March 19, 2019, 14:58

Iran Gov’t Confident OPEC Will Reach Deal on Output Cuts

Iran Gov’t Confident OPEC Will Reach Deal on Output Cuts

Iranian officials say OPEC’s recent decision to cut output will reflect positively on the Islamic Republic’s economy, as Tehran is still hoping to maintain some of its oil exports despite stringent US sanctions.

Kristian Rouz — Iranian Oil Minister Bijan Zanganeh has said he is confident OPEC will be able to implement the new round of cuts to crude production aimed at boosting prices. The official’s remarks come after the oil cartel and non-OPEC member Russia met in Vienna earlier this month and agreed in principle to reduce their combined output.

Meanwhile, Iranian officials are also hopeful that the Islamic Republic will be able to export some of its oil despite the re-enforcement of US sanctions, and an apparent reluctance of Iran’s traditional customers to continue trading with Tehran.

In a statement on his Twitter account Sunday, Oil Minister Bijan Zanganeh welcomed OPEC’s willingness to cut production in order to support international oil prices. He suggested internal political differences within the cartel should not become an obstacle to OPEC’s common interest of bolstering world oil prices. 

“OPEC… has shown the capacity in which members can hold talks and reach important results regarding their common interests despite having the most intense political disputes or even military conflicts (such as during the Iran-Iraq war),” Zanganeh wrote.

READ MORE: ‘OPEC’s Ability to Influence Prices is Much More Limited Now’ — Economist

The minister’s remarks drew particular scrutiny in the wake of OPEC’s alleged defiance of a warning from US President Donald Trump, who urged the cartel, ahead of the 7 December meeting in Vienna, to allow oil prices to fall. Tehran has repeatedly urged its traditional trade partners to rebuke the latest US sanctions and to continue purchasing Iranian oil. 

However, the outlook for the Iranian oil industry is uncertain. South Korea — one of Iran’s key international customers — slashed its crude imports from the Islamic Republic last month, in line with the US embargo.

Seoul’s move came despite a waiver from the US, allowing South Korea to continue trade with Iran for the time being. According to several reports, South Korean buyers have been in talks with Tehran over the past few weeks, seeking to sign new contracts — yet, to no avail so far.

South Korea’s customs records show the nation’s imports of Iranian oil dropped 57.9 percent to 7.15 mln tonnes between January and November, or some 157,000 barrels per day (bpd) — compared to a total of 17 mln tonnes for the entirety of 2017.

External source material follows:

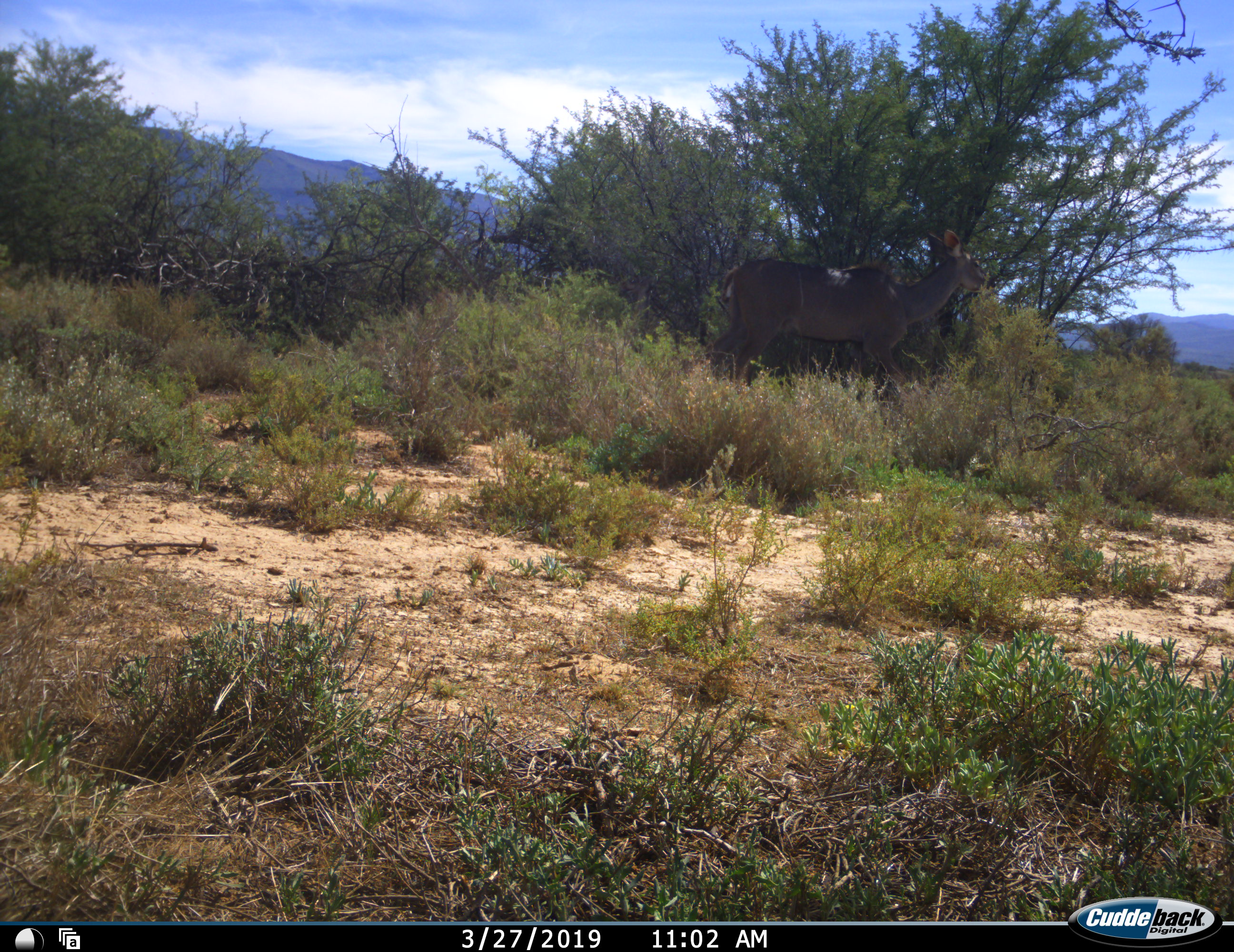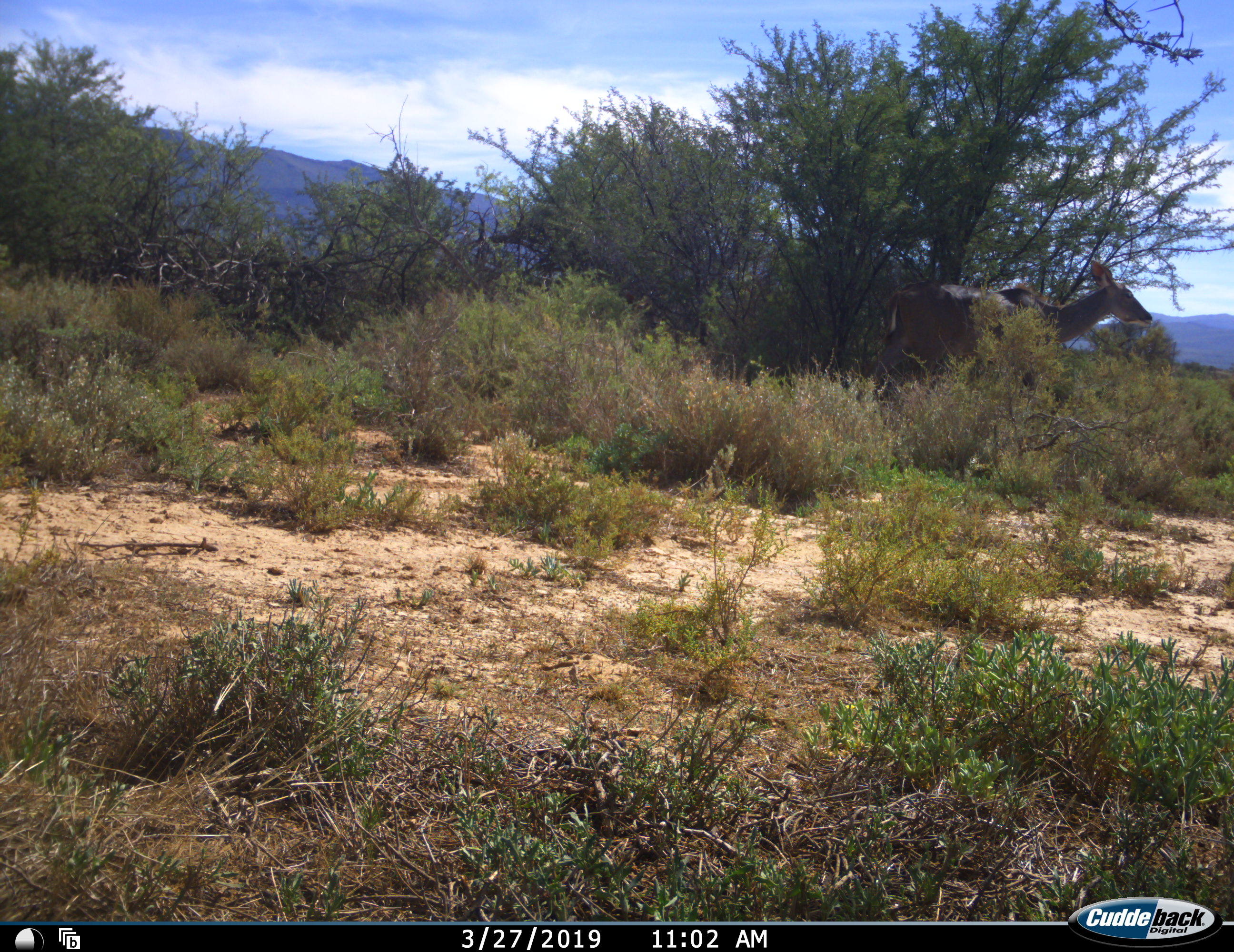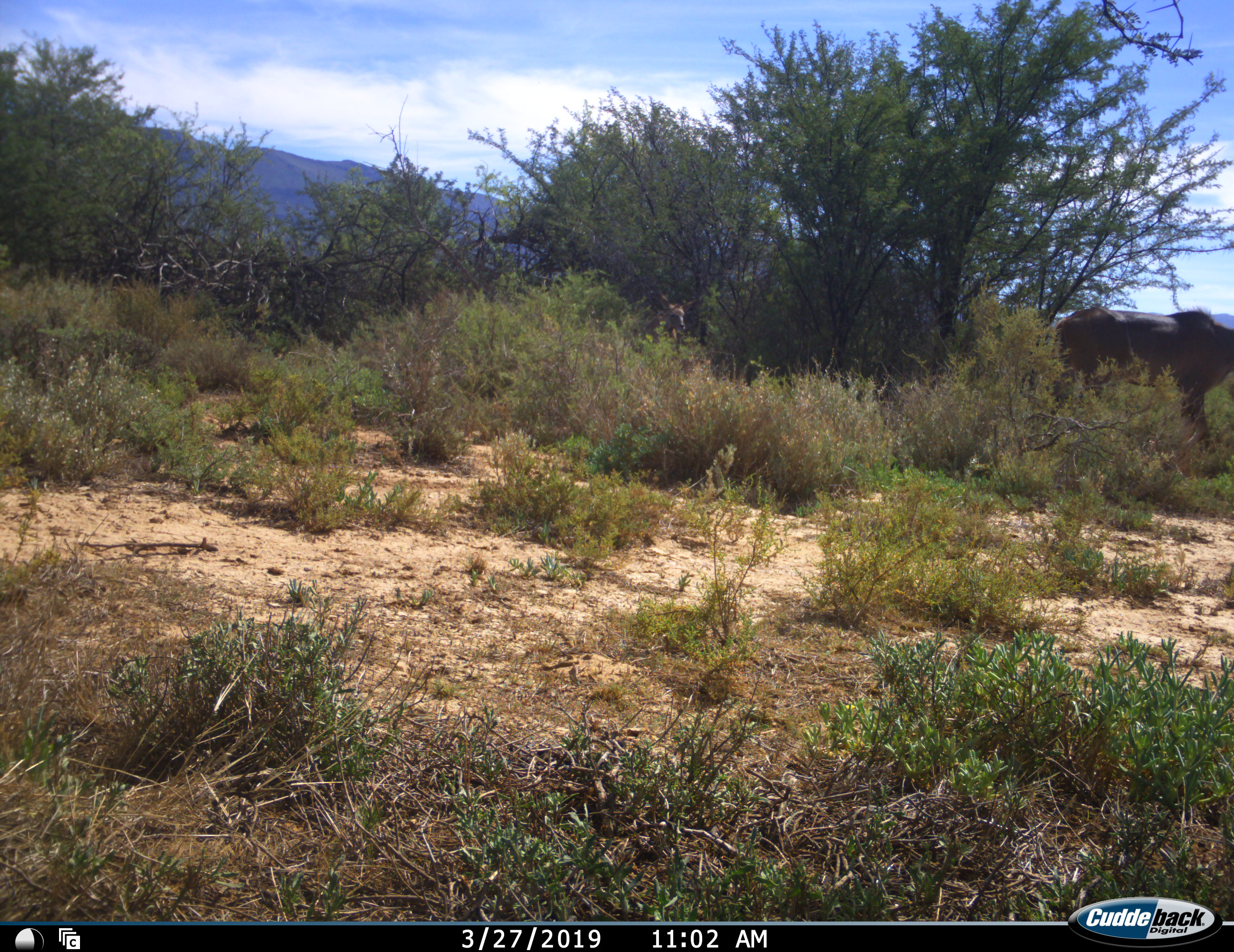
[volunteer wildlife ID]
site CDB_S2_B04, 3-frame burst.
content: unidentified animal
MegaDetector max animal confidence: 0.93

Another major customer of Iranian oil exporters, India, has also shown signs of winding down its imports despite high fuel prices driving up India’s domestic inflation rate in recent months. 

READ MORE: US Role to Be Diminished in Future Due to Emerging Economies — Qatari Minister

Last month, India imported some 276,000 bpd of Iranian oil — a 41-percent decline from October, and a 4-percent year-on-year drop. The South Asian nation is currently allowed to buy some 300,000 bpd of Iranian oil under the existing US waiver, which is valid for six months since the introduction of Washington’s oil embargo in early November.

These tendencies suggest that even though Iran’s core global trade partners are still allowed to buy Iranian oil, they are already bracing for a full crackdown on the Islamic Republic’s energy exports next year.

In light of this, higher oil prices appear to be in Iran’s best interest at this point, as the Islamic Republic is trying to accumulate as much cash reserves it can before US sanctions take full effect. Hence Iran’s praise for OPEC’s actions, as Tehran is hopeful — as some market analysts have suggested — oil prices could go up to $100/bbl early next year if the oil cartel agrees to implement substantial output cuts.

For its part, the US is seeking to boost investment in its own energy infrastructure ahead of OPEC’s output cuts. US oil producers in Texas and North Dakota are willing to ship oil at a substantial discount due to the massive overproduction in the Permian and Bakken oilfields.

However, the US is currently lacking the required infrastructure to transport all of that oil to refineries and international customers.

All of this might suggest international oil prices are in for another significant increase in the coming weeks, replenishing the budgets of oil producing nations of the Middle East, and spur investment in the US energy and transportation sectors.

It is still unclear at what price point the global oil market will eventually balance out and settle.